Maybe someone sets out with a time-table for the civil services exam and devotes 3 hours a day to History and 3 to current affairs and only 1 to Polity. After giving a few mock tests, if that person scores low in Polity and high in the rest, it’s a clear signal to re-allocate his hours between his subjects.

But changing your optional simply based on the “trends” in marks in one year isn’t necessarily a good idea – there’s no reason to think the so-called trend will hold the next year.

Or, a company allocating its marketing budget equally between Twitter and Facebook and Instagram might find that Instagram leads to the highest revenue per dollar spent, and spend more there instead.

What does it take?

Courage – to take a leap with imperfect knowledge. To be able to go into something like a business or an exam without knowing everything about it in advance but not letting that paralyze you, because you’re confident you’ll figure it out as you go along.

Humility – to accept that you won’t have all the answers right at the beginning. Without humility there’s no way you can learn what you need to know because you won’t even try. And without humility you can’t abandon what you were doing when it’s clear it doesn’t work, because that means accepting that you were wrong.

Wisdom – To know that you don’t know (a lot) yet. It takes a little intelligence to recognize what doesn’t work, and probably a lot more intelligence to understand why it doesn’t work. Only when that’s done can you move towards figuring out what can work.

Summing Up

Understanding Premature Optimization means you don’t try to solve everything right up to the end.

If it’s like running a 1000 metre race, then solving the first 100m and having a slightly vague idea about the next 100, an even more vague one about the next 100, and so on, should probably be good enough.

Maybe this doesn’t apply to thing like space launches or setting up nuclear reactors – but these are different situations, I think.

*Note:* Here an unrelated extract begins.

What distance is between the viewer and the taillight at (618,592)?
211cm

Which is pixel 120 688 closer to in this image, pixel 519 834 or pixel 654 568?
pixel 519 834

Why are they different? Firstly, the cost of failure is so high that you don’t mind redundancy, spending lots of extra time and money to reduce the chance of failure even slightly. The higher the cost of failure, the more you’d plan in advance to mitigate it.

Secondly – they’re slightly more predictable environments. It’s possible, though not easy, to model the trajectory of a spacecraft or the threats to a nuclear plant to a large extent of accuracy. But you can’t predict customer preferences or new entrants in a market with the same accuracy, because unexpected events that can’t be modeled happen more frequently.

So what it means is – do your planning thoroughly but don’t expect to be finished with it.

Don’t delay execution because the “strategy” isn’t 100 percent ready yet.

It could be 20 or 30 or 50 or whatever you’re comfortable with and what fits your time constraints. The rest is impossible to plan as of now – the path only becomes visible as you move ahead.